■ **EXERCISE BRIEF**
Reproduce all the entries exactly and keep the pictures out.

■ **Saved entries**

· · · · ·

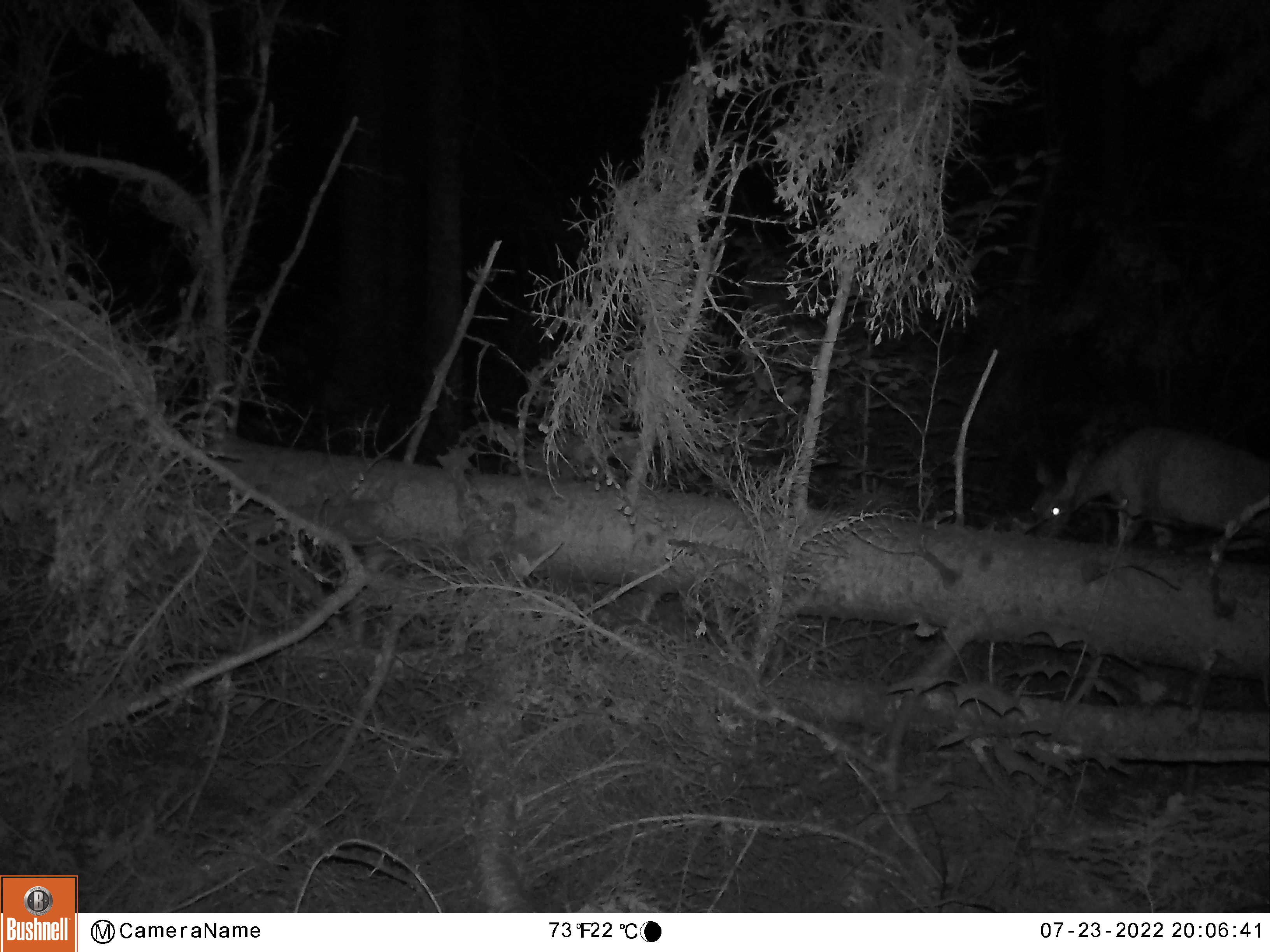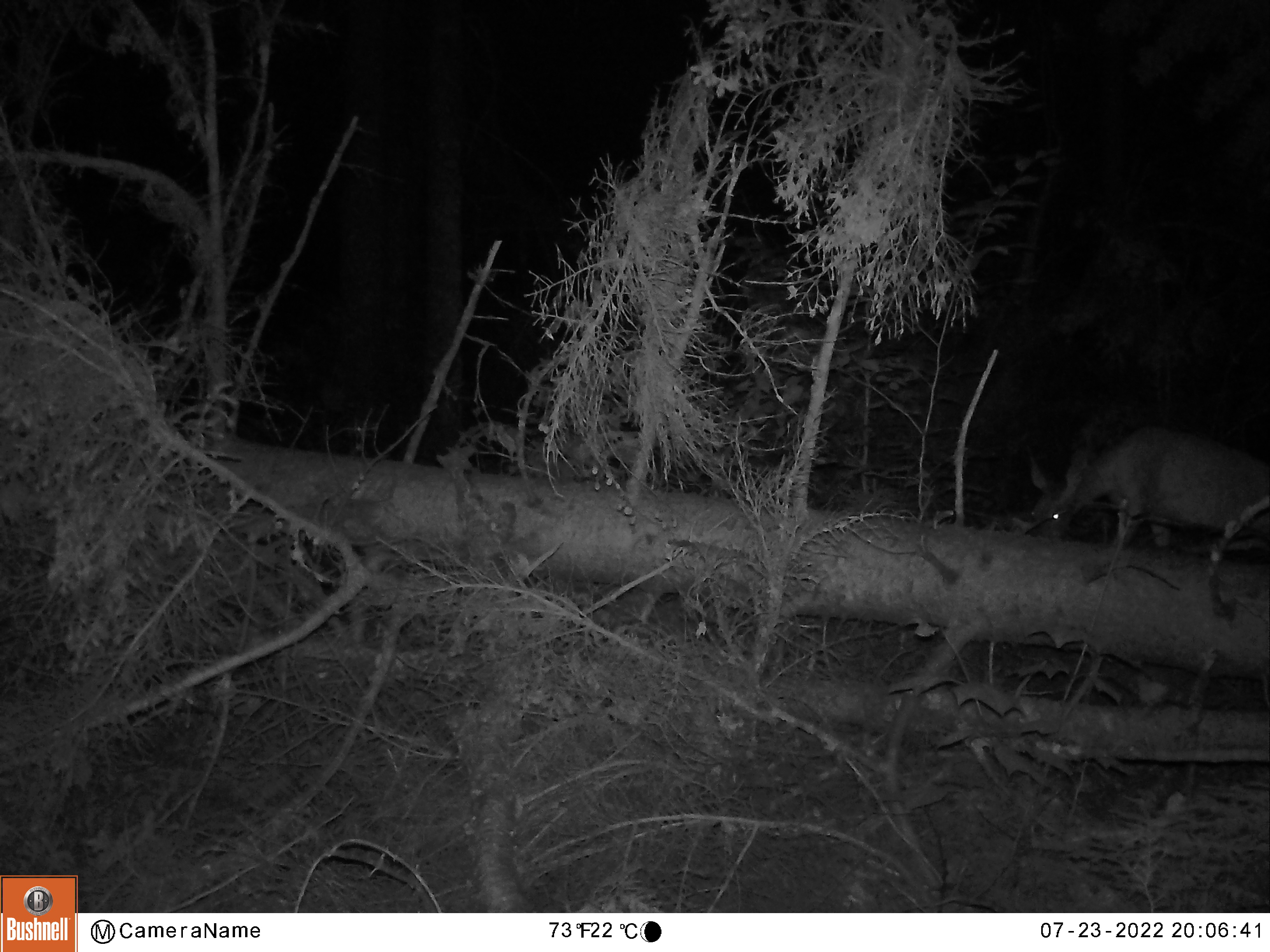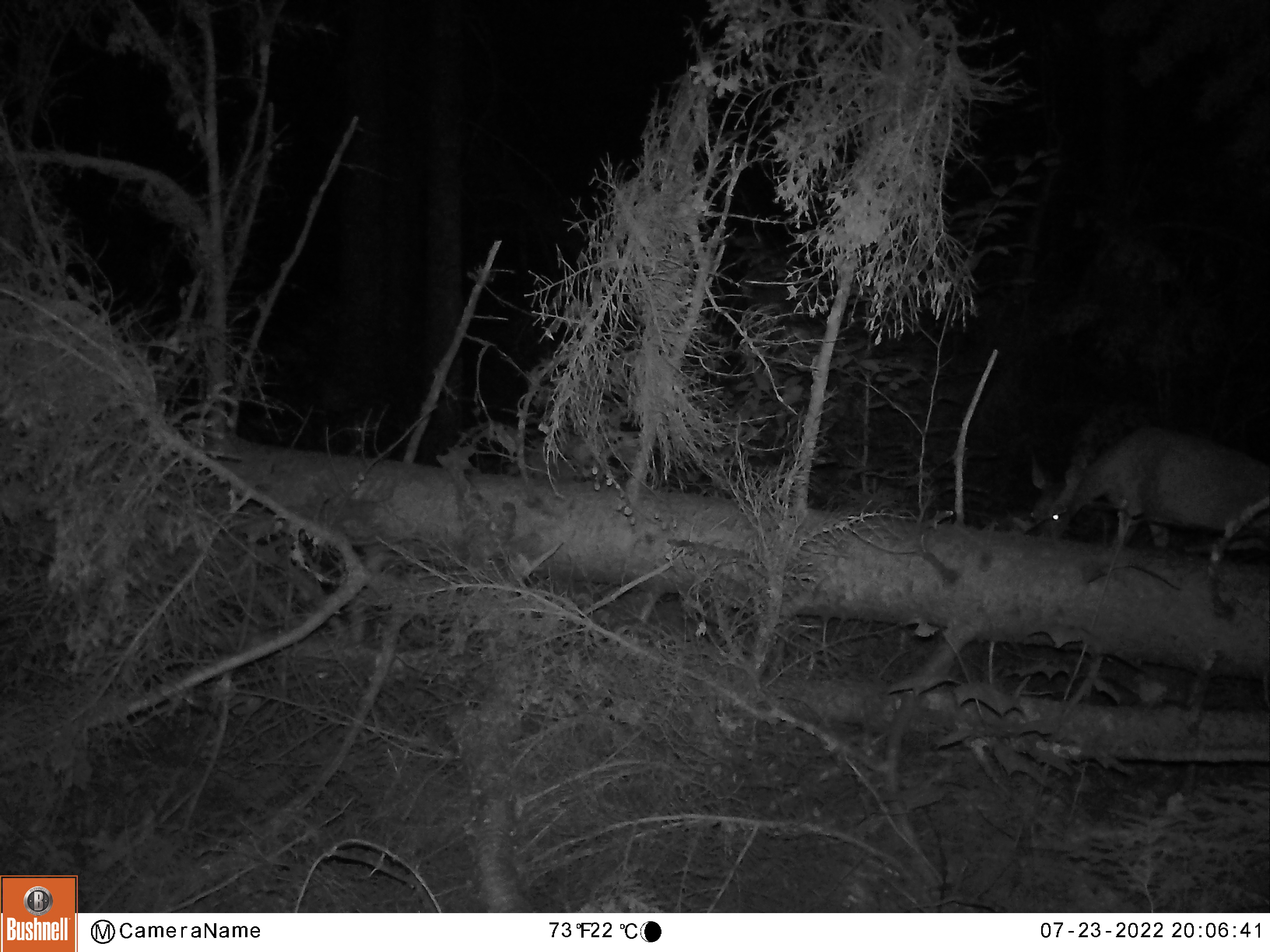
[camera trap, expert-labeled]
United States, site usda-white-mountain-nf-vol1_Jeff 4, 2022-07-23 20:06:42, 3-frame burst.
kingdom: Animalia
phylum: Chordata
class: Mammalia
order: Artiodactyla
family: Cervidae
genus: Odocoileus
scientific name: Odocoileus virginianus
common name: white-tailed deer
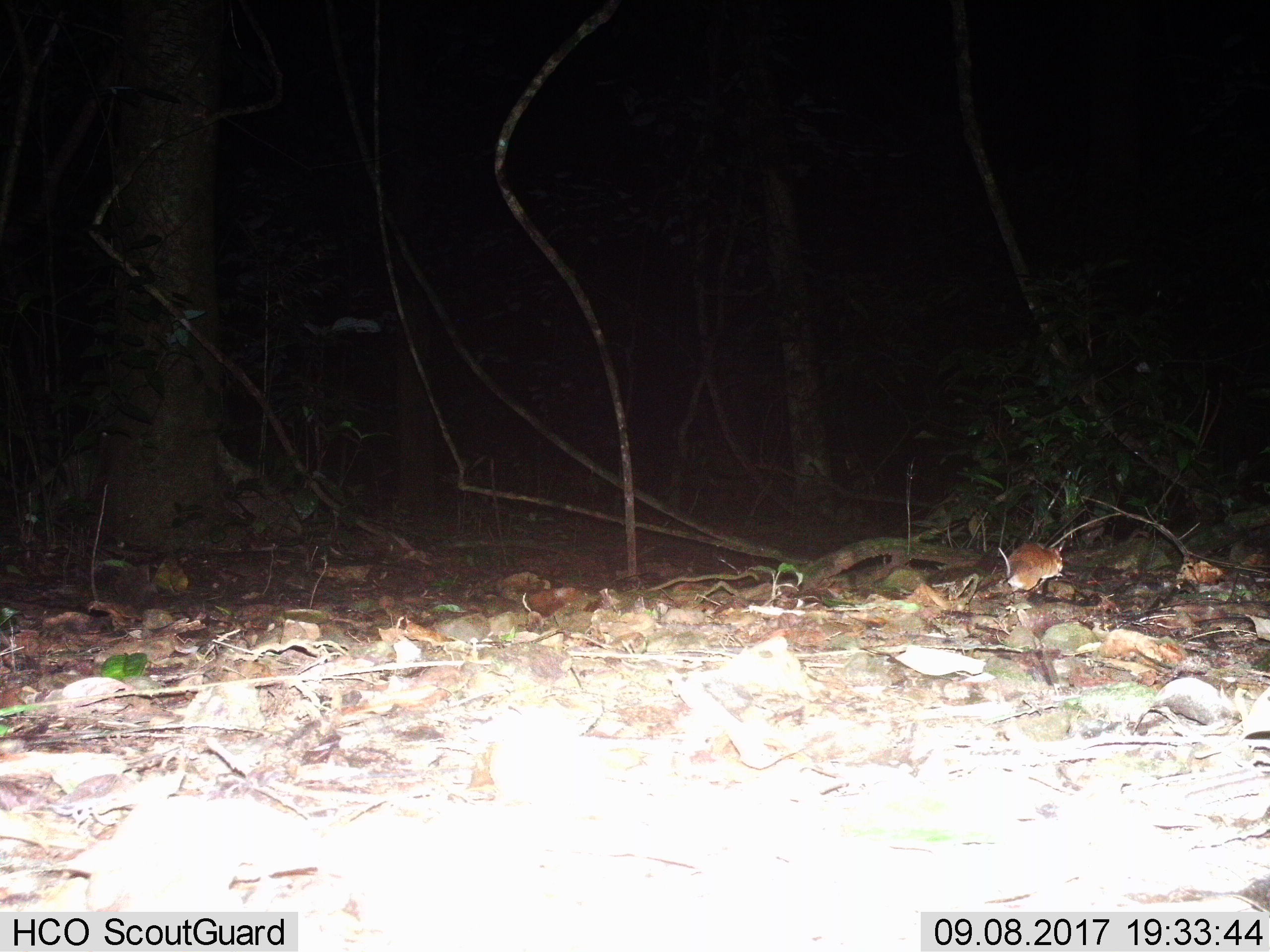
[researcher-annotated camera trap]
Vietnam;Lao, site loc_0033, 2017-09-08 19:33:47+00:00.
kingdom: Animalia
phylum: Chordata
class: Mammalia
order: Rodentia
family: Muridae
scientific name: Muridae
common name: old-world mice and rats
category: unidentified murid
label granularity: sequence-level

· · · · ·

■ **RESPONSE TO THIS EXERCISE**
[camera trap, expert-labeled]
United States, site usda-white-mountain-nf-vol1_Jeff 4, 2022-07-23 20:06:42, 3-frame burst.
kingdom: Animalia
phylum: Chordata
class: Mammalia
order: Artiodactyla
family: Cervidae
genus: Odocoileus
scientific name: Odocoileus virginianus
common name: white-tailed deer
[researcher-annotated camera trap]
Vietnam;Lao, site loc_0033, 2017-09-08 19:33:47+00:00.
kingdom: Animalia
phylum: Chordata
class: Mammalia
order: Rodentia
family: Muridae
scientific name: Muridae
common name: old-world mice and rats
category: unidentified murid
label granularity: sequence-level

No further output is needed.